▶ Objective:
Retype the mailing-list message below about 4x4 matrix operations for video stabilization in full, keeping every line identical to the original.

---------- Quoted passage ----------

[FFmpeg-devel] Mixture of homographies video stabilization

Michael Niedermayer michael at niedermayer.cc
Fri Aug 3 22:26:50 EEST 2018


On Fri, Aug 03, 2018 at 01:29:27PM +0100, Matthew Lai wrote:
> Hi Michael,
> 
> The operations needed are multiplications, SVD, inversion, scaling, and
> additions, as far as I can tell. Convolutions would probably also be
> useful. They are certainly possible to implement directly, but it's
> unlikely that any naive implementation will be within an order of magnitude
> in performance to an optimized BLAS library. That may or may not matter - I
> don't have a good idea of where the performance bottlenecks will be yet.
> The matrices are 4x4.

How do you intend to organize the data for these 4x4 matrices ?
i mean if you have a rather large number of them and pass them all
together to an external lib which then sends them to the GPU to process
that should be faster than some native implementation (which would be CPU
based presumably)
OTOH one matrix at a time i dont see how the use of an external lib would make
any sense.
matrix addition, subtraction and scaling are just adding or scalin the
16 elements. i would expect a naive implementation to beat a external lib
as long as both do at on the CPU. Because an external lib has to work with
any NxM sized matrix we would implement this for just 4x4 so its trivial
to fully unroll the loop or just do 4 load, add, store in SIMD or even
skip the load/store and keep things in SIMD registers.

---------- Material ----------

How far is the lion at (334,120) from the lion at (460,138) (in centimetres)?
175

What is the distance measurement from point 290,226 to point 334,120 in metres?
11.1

----------

▶ Solution:
[FFmpeg-devel] Mixture of homographies video stabilization

Michael Niedermayer michael at niedermayer.cc
Fri Aug 3 22:26:50 EEST 2018


On Fri, Aug 03, 2018 at 01:29:27PM +0100, Matthew Lai wrote:
> Hi Michael,
> 
> The operations needed are multiplications, SVD, inversion, scaling, and
> additions, as far as I can tell. Convolutions would probably also be
> useful. They are certainly possible to implement directly, but it's
> unlikely that any naive implementation will be within an order of magnitude
> in performance to an optimized BLAS library. That may or may not matter - I
> don't have a good idea of where the performance bottlenecks will be yet.
> The matrices are 4x4.

How do you intend to organize the data for these 4x4 matrices ?
i mean if you have a rather large number of them and pass them all
together to an external lib which then sends them to the GPU to process
that should be faster than some native implementation (which would be CPU
based presumably)
OTOH one matrix at a time i dont see how the use of an external lib would make
any sense.
matrix addition, subtraction and scaling are just adding or scalin the
16 elements. i would expect a naive implementation to beat a external lib
as long as both do at on the CPU. Because an external lib has to work with
any NxM sized matrix we would implement this for just 4x4 so its trivial
to fully unroll the loop or just do 4 load, add, store in SIMD or even
skip the load/store and keep things in SIMD registers.